Let Em Go

*James*

I don't go up to Julia's room like Nate thought I would. No, I head to the lounge and sit back at the bar. Charlene is wiping down the counter and the minute she looks at me she stops and walks over.

"What happened sweetheart??" She asks genuinely concerned. Charlene has watched me grow up. I don't care if she sees me distraught. I don't answer as she pours me a glass of whiskey. But I shake my head.

"Leave the bottle." I hand her my room key. The room key that will charge to the room that is under Nate Hollan's name. He can pay for my whiskey tonight. Charlene takes a deep breath but also takes the key card and swipes it. I give her a damn good tip and forge Nate's signature. She catches on quick and looks up at me. Then she laughs. 

"You're a smart man, Mr. Gallo. A fucking genius." She hands me the bottle and I take a few swigs before pulling out my phone.

[Trish.. you awake?]

It takes about five minutes of me drinking for her to answer. 

[I am now. What's up James The Receptionist? You ok?"

[Not really] I confess. 

[ Yeah... same. Where are you??]

I'm literally gulping down the whiskey now like Julia did the other night. Fucking gulping it down on an empty stomach.

[Getting drunk at the Marriott Lounge. Classy right?] I chuckle at my own joke and start to feel the effects of the alcohol. Yet I keep drinking. This is not like me. At all.

[I'll join you. Give me 20 minutes.]

I don't bother responding and keep drinking. Drinking too much way too fast. Doing exactly what I told Julia not to do. 

When I'm good and drunk, I look around the corner and see Nate Fucking Hollan walk through the lobby and wait near the elevator. He doesn't see me. What the hell is he doing here now??

"James... Be careful honey." Charlene puts her hand on mine. She notices I'm drunk and still drinking. I nod and get off the stool, but I take the bottle of whiskey with me as I leave the lounge.

My vision is getting a little blurry as I head to the elevator. I punch what I think is the number 4 and head up to Julia's. Once inside, I lean on the back wall and close my eyes, still taking swigs of the booze.

I see Nate swipe his card and enter Julia's room. God damn sonofabitch. I pull out my wallet, dropping receipts and shit and find my card. It takes me a few tries to swipe it but couldn't. I give up and lean on the hallway wall to pull myself together. I take another gulp from the bottle and slide down the wall so I'm sitting on the ground.

 I must have been making a bit of noise because the door opens and Nate Hollan is standing in front of me, looking down at my sorry existence.

"Why are you fucking here, Hollan." I look up at Nate while taking a swig of his addiction and wipe my mouth with the back of my hand. I struggle to stand up but figure it out after a few seconds. "Go home, Nate. You've done enough damage to my life."  I slur, waving the bottle around while I talk.

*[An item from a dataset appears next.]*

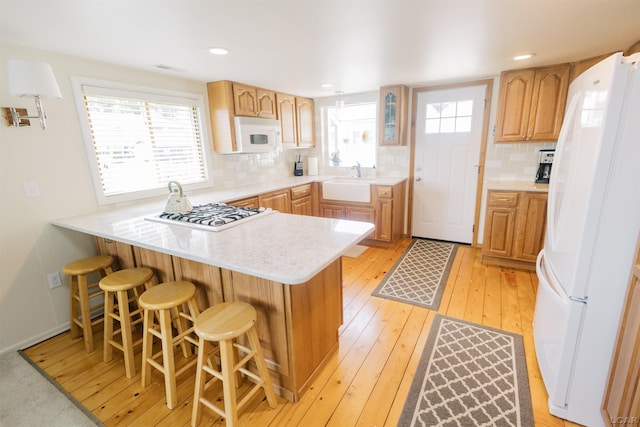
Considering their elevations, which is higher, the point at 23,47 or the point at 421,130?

"James." Nate starts but I get in his face.

"No. You don't get to fucking say my name. Go home...." I repeat. I walk past Nate and shove the bottle of whiskey in his chest, letting it go while entering Julia's room.

 "All yours. Enjoy asshole."  I say and sway myself into the room, collapsing on Julia's bed facing her. She's cried herself to sleep. Because of me. 

I scoot over so I'm flush up against her and our foreheads are touching. I tuck her hair behind her ear and close my eyes, leaving my hand on her cheek.

"Why am I not good enough for you, baby? What can I change so you'll love me? "

*****

*Trisha*

I stand in the empty lounge, confused. The light is off, the lounge is closed. This is where James told me to go, right?? Where the hell is he?

A woman walks out and locks the door behind her.

"Sorry sweetie, we'll open at five tomorrow." The bartender says.

"Was a man here by any chance?? Tall...dark hair... blue eyes.... looks like the actor Zac Efron?" I ask, hoping the woman can tell me where James is.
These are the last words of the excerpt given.